TEXT BLOCK:
We get there when sigreturn has performed obscene acts on kernel stack;
in particular, the location of pt_regs has shifted. We are about to call
syscall_trace(), which might stop for tracer. If that happens, we'd better
have task_pt_regs() returning correct result...

Fucked-up-by: Al Viro <[email protected]>
Fixes: bd6f56a75bb2 ("m68k: Missing syscall_trace() on sigreturn")
Signed-off-by: Al Viro <[email protected]>
---
arch/m68k/kernel/entry.S | 2 ++
1 file changed, 2 insertions(+)

diff --git a/arch/m68k/kernel/entry.S b/arch/m68k/kernel/entry.S
index 9dd76fbb7c6b..ff9e842cec0f 100644
--- a/arch/m68k/kernel/entry.S
+++ b/arch/m68k/kernel/entry.S
@@ -186,6 +186,8 @@ ENTRY(ret_from_signal)
movel %curptr@(TASK_STACK),%a1
tstb %a1@(TINFO_FLAGS+2)
jge 1f
+ lea %sp@(SWITCH_STACK_SIZE),%a1
+ movel %a1,%curptr@(TASK_THREAD+THREAD_ESP0)
jbsr syscall_trace
1: RESTORE_SWITCH_STACK
addql #4,%sp
--
2.11.0

2021-07-27 10:25:12

by Finn Thain

[permalink] [raw]
Subject: Re: [RFC][CFT] signal handling fixes

On Sun, 25 Jul 2021, Al Viro wrote:

>
> The series is on top of 5.14-rc1; it lives in
> git://git.kernel.org/pub/scm/linux/kernel/git/viro/vfs.git #untested.m68k
> Individual patches in followups...

WHAT TO WORK ON:
a) According to the kernel patch, which function is about to be called that might stop for a tracer?
b) Duplicate everything in the kernel patch from "Fucked-up-by: Al Viro" down to "changed, 2 insertions(+)".
c) Pick up the m68k kernel patch thread at the point where it stops, and keep writing it.
The records that follow have no connection to the kernel patch.

INPUT DATA:
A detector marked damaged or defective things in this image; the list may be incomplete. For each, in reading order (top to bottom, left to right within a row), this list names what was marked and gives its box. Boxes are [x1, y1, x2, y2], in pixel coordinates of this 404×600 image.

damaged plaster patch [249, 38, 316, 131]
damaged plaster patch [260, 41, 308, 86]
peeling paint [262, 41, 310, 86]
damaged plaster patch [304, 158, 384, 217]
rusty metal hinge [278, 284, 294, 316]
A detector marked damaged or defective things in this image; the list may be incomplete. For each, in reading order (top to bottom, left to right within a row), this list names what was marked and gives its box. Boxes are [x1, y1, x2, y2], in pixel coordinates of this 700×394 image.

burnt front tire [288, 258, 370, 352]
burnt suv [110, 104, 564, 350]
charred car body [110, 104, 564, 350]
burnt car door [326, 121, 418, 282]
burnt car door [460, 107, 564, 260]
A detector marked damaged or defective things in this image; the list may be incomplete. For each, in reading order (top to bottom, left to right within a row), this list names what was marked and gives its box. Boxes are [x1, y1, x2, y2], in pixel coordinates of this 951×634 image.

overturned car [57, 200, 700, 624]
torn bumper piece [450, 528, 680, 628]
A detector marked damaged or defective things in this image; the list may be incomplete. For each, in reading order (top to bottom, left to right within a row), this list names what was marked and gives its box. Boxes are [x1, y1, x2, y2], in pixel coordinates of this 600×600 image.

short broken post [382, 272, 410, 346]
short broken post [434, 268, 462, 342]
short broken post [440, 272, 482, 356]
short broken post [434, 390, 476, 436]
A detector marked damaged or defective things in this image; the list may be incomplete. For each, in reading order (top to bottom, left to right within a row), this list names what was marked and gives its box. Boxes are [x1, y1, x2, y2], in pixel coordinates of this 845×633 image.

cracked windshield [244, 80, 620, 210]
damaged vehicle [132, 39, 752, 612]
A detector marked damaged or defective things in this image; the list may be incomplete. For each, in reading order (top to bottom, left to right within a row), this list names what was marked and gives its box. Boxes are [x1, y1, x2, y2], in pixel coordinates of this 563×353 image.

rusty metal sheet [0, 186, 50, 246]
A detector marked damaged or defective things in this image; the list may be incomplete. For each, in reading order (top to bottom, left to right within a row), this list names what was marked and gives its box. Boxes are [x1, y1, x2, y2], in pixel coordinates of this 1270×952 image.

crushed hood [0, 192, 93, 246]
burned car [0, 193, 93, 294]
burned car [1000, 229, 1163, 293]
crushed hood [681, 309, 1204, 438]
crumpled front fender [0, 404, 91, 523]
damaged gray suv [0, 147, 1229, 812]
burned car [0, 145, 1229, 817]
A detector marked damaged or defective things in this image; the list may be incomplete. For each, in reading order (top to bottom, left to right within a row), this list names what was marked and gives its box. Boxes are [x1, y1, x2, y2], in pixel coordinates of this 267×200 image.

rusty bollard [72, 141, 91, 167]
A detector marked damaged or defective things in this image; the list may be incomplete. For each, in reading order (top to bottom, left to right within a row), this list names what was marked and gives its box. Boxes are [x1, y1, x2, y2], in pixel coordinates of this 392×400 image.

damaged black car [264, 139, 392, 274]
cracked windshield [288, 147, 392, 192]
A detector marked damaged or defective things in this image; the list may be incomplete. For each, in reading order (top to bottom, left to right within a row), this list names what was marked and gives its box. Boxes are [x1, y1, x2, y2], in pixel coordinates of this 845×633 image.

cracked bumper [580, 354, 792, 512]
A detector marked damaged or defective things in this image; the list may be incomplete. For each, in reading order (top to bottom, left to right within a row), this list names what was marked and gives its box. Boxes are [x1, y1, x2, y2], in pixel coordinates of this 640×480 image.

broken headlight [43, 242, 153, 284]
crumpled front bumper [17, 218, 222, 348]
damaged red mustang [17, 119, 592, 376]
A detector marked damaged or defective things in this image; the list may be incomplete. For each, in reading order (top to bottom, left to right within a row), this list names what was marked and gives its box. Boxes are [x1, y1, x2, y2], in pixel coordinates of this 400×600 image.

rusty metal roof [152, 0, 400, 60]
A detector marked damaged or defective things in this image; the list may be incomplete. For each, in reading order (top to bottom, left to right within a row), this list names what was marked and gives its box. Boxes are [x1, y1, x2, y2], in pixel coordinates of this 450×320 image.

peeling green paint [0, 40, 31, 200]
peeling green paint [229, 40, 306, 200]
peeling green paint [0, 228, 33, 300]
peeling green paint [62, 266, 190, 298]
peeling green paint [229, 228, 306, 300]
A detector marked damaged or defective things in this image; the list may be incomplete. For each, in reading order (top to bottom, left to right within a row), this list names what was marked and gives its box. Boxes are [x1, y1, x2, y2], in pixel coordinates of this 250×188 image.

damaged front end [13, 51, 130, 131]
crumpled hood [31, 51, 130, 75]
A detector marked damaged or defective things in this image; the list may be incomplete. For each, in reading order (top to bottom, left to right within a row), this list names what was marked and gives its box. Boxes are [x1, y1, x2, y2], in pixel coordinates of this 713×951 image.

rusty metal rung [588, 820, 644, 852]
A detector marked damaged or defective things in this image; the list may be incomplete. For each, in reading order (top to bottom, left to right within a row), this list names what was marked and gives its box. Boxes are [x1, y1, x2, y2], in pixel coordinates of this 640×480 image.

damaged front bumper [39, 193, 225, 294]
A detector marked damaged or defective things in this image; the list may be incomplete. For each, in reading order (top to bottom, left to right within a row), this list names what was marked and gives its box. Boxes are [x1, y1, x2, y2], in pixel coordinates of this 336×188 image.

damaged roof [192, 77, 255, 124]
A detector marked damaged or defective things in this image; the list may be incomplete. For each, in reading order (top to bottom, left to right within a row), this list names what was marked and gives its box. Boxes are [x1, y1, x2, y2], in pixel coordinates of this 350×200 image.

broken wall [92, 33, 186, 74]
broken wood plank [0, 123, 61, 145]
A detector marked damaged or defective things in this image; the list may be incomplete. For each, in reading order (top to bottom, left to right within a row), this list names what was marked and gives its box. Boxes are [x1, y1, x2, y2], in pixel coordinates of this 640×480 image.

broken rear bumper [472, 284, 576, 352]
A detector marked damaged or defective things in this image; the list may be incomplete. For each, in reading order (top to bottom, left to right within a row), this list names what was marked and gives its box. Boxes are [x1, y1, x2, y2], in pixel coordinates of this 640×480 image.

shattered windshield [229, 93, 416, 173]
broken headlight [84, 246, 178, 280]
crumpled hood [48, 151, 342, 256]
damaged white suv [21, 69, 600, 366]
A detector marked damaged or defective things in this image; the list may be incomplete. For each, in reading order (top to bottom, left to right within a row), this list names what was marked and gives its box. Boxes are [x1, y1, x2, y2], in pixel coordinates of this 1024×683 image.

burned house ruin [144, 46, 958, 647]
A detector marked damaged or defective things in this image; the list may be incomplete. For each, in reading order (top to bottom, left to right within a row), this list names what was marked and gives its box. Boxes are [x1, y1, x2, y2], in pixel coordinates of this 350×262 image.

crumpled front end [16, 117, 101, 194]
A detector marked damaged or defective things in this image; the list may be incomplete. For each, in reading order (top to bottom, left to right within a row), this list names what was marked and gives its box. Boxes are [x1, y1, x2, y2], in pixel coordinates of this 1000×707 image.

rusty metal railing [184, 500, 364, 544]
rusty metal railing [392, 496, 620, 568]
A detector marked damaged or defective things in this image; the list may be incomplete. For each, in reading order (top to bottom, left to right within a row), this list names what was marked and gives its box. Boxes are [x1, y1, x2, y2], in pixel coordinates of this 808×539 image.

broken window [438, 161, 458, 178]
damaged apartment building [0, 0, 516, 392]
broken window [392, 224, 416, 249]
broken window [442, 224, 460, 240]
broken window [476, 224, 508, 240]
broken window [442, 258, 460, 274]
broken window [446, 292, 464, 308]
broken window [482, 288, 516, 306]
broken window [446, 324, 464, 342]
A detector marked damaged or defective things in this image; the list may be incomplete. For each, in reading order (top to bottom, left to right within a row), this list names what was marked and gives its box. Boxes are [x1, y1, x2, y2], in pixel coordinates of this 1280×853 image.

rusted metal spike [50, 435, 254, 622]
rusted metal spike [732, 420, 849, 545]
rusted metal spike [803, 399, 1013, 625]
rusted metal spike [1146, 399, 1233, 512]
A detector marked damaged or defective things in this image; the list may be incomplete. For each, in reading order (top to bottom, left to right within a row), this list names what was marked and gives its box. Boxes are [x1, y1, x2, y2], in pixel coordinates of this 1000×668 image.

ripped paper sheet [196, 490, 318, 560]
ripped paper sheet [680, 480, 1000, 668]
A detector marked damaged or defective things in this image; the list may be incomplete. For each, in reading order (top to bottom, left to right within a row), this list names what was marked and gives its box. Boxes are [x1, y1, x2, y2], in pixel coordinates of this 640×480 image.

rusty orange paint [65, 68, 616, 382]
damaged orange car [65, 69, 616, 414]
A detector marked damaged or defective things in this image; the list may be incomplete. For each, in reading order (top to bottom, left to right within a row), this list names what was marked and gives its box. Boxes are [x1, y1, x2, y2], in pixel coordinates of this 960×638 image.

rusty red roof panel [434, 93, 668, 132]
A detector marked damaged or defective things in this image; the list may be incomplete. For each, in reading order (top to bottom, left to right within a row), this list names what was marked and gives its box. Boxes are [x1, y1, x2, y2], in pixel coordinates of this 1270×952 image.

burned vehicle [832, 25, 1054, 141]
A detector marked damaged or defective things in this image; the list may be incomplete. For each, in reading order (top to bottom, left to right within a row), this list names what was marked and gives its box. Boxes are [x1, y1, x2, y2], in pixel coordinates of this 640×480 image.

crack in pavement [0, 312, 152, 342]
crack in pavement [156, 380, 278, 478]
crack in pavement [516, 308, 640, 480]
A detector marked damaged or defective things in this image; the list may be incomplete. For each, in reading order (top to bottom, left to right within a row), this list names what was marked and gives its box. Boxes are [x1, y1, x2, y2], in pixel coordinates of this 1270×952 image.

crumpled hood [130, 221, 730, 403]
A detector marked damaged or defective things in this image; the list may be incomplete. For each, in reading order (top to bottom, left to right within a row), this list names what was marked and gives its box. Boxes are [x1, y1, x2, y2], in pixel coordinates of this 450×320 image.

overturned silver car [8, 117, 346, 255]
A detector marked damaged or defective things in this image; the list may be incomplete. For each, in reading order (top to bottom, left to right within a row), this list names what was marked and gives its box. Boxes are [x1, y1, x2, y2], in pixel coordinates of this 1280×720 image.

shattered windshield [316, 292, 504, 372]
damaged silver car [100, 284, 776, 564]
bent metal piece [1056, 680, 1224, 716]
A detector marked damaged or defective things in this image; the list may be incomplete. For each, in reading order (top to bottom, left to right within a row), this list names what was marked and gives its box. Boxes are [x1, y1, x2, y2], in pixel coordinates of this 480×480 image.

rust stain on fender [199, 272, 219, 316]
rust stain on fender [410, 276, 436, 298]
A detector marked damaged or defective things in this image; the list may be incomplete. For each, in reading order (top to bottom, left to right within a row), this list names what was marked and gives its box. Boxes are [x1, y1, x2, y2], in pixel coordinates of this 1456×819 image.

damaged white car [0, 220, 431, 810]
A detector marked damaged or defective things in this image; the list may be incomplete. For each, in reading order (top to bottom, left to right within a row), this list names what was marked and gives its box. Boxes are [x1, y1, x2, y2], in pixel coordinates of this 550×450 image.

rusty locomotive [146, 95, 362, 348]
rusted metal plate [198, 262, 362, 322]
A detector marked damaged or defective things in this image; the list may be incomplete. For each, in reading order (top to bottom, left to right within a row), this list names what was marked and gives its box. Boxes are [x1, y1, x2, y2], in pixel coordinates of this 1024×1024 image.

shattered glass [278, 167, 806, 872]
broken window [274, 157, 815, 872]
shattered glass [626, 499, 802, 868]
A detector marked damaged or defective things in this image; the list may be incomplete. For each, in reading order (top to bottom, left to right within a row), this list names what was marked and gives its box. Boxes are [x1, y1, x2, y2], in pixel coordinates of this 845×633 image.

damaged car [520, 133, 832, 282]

ANSWERS IN ORDER:
a) syscall_trace()

b)
Fucked-up-by: Al Viro <[email protected]>
Fixes: bd6f56a75bb2 ("m68k: Missing syscall_trace() on sigreturn")
Signed-off-by: Al Viro <[email protected]>
---
arch/m68k/kernel/entry.S | 2 ++
1 file changed, 2 insertions(+)

c)
>
> _Very_ lightly tested on aranym; no real hardware to test it on.
> Any help with review and testing would be very welcome.
>

I can test this branch on a Motorola 68040 machine I have here. Can you
advise how to get decent code coverage? Maybe there's a package out there
with a signal-heavy test suite? Maybe I need a break point in a signal
handler? Or perhaps just send ^C to a process running under strace?

2021-07-27 14:49:04

by Al Viro

[permalink] [raw]
Subject: Re: [RFC][CFT] signal handling fixes

On Tue, Jul 27, 2021 at 08:21:52PM +1000, Finn Thain wrote:
> On Sun, 25 Jul 2021, Al Viro wrote:
>
> >
> > The series is on top of 5.14-rc1; it lives in
> > git://git.kernel.org/pub/scm/linux/kernel/git/viro/vfs.git #untested.m68k
> > Individual patches in followups...
> >
> > _Very_ lightly tested on aranym; no real hardware to test it on.
> > Any help with review and testing would be very welcome.
> >
>
> I can test this branch on a Motorola 68040 machine I have here. Can you
> advise how to get decent code coverage? Maybe there's a package out there
> with a signal-heavy test suite? Maybe I need a break point in a signal
> handler? Or perhaps just send ^C to a process running under strace?

Generally, SIGINT is not the best insertion vector...

Set a handler of e.g. SIGALRM with sigaction(), with a couple of other signals
in sa_mask (e.g. SIGUSR1 and SIGUSR2). With raise() on those inside the
SIGALRM handler - then they will become deliverable on return from handler.
And have SIGUSR1 and SIGUSR2 handlers print siginfo and ucontext contents
(have them set with SA_SIGINFO in sa_flags, look at the second and third
arguments of sighandler).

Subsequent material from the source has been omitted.